Easter: Jesus' Trial
By Rick Warren
— April 10, 2009
“But Jesus remained silent and gave no answer. Again the high priest asked Him, “Are You the Christ, the Son of the Blessed One?” (Mark 14:61 NIV)
What’s so important about Easter? It’s important because it proved that Jesus was who He claimed to be. He was God in the flesh, and He came to earth to save us.
Three events occurred in dramatic succession on that Easter weekend: the trial of Jesus, then the death of Jesus, and finally the resurrection of Jesus.
Jesus actually went through six trials. In that one night, He was brought before Annas (the father-in-law of Caiaphas), Caiaphas (the high priest), the Sanhedrin (the religious Supreme Court), Pilate (the governor of Jerusalem), Herod (the governor of Galilee), and then back to Pilate.
At the end of those six trials, what did they find to accuse Him of? Nothing. He had done nothing wrong. They brought in people to make up phony charges, but those didn’t stick. Finally they convicted Him on one count: claiming to be the Son of God. That’s the sole reason Jesus went to the cross.
Everyone who has ever been presented with Jesus has already made some kind of decision about who He is. You either believe He’s a liar, or you believe He’s a lunatic, or you believe He’s the Lord. It can’t just be, “I believe He was a good teacher.” He couldn’t be just a good teacher, because a good teacher would not say, “I’m God, and I’m the only way to heaven.” A good person would not say that unless it was the truth.

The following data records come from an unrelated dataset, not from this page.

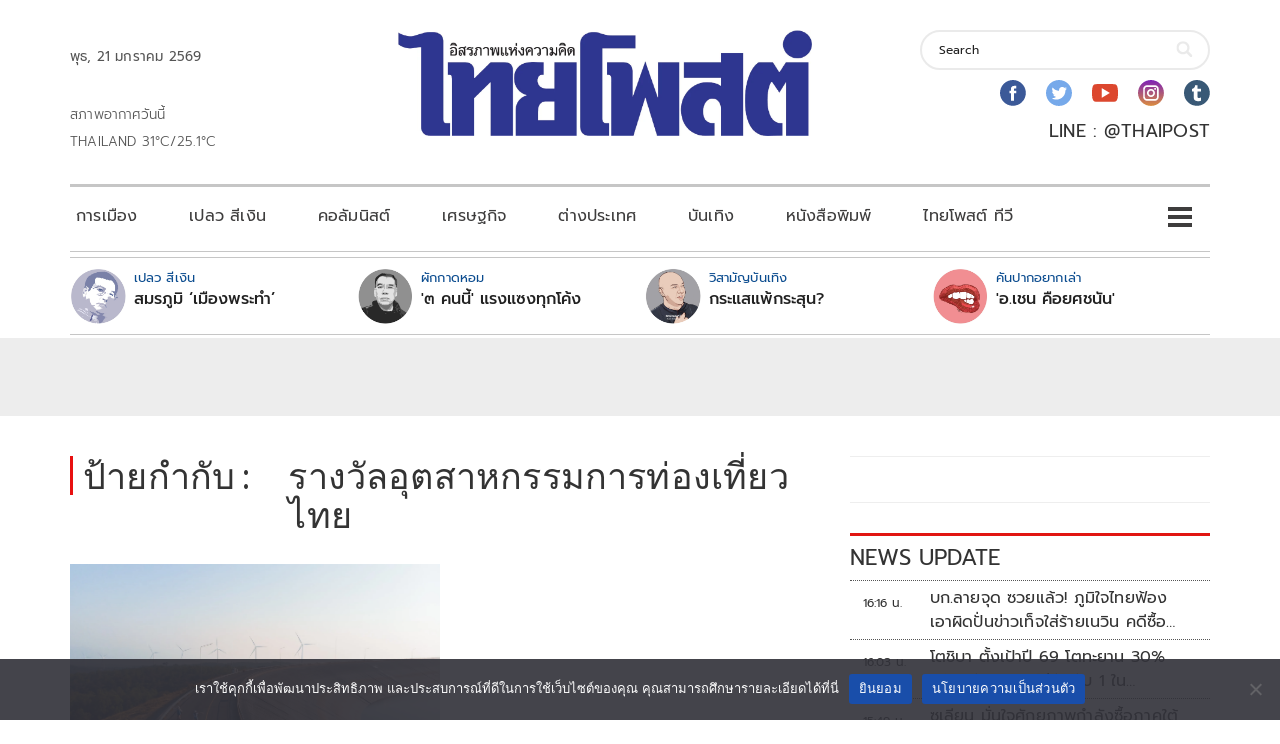

--- FILE ---
content_type: text/html; charset=utf-8
request_url: https://www.google.com/recaptcha/api2/aframe
body_size: 266
content:
<!DOCTYPE HTML><html><head><meta http-equiv="content-type" content="text/html; charset=UTF-8"></head><body><script nonce="frCEbOOlVOHnxx_yxsUUuA">/** Anti-fraud and anti-abuse applications only. See google.com/recaptcha */ try{var clients={'sodar':'https://pagead2.googlesyndication.com/pagead/sodar?'};window.addEventListener("message",function(a){try{if(a.source===window.parent){var b=JSON.parse(a.data);var c=clients[b['id']];if(c){var d=document.createElement('img');d.src=c+b['params']+'&rc='+(localStorage.getItem("rc::a")?sessionStorage.getItem("rc::b"):"");window.document.body.appendChild(d);sessionStorage.setItem("rc::e",parseInt(sessionStorage.getItem("rc::e")||0)+1);localStorage.setItem("rc::h",'1768988264547');}}}catch(b){}});window.parent.postMessage("_grecaptcha_ready", "*");}catch(b){}</script></body></html>

--- FILE ---
content_type: application/javascript; charset=utf-8
request_url: https://fundingchoicesmessages.google.com/f/AGSKWxXaBfBs0PJbmMRRvX2cZp6dpaDEwXc7u7m-gpScJfahHRBFXS0PSpfvx2Edz8FWcnY6o7fs8ynr8SyG22Jf_JOSdlAJ3a1MzsS8ET21XD0B3sv1hzjqh_rZ-y0iP398hcsKjkv_TuaQ0oqFh9dd8k69Gbbq_BmW5tre2SiiD3Wz8g8MRGien5qpZu_v/_/fifligatus./ads-no-/adv.html/adcount./ad.jsp?
body_size: -1291
content:
window['07d521f6-9e21-4ac8-ae1b-65c3624c958f'] = true;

Jesus claimed to be the Savior of the world. In John 12:47, He is recorded as saying: “I did not come to judge the world, but to save it” (NIV). He allowed Himself to be put on trial so there would be no doubt about who He was. He could have stopped the trial at any moment; He knew He would be proven guilty and put on the cross—but He allowed it to happen. It was all part of the plan.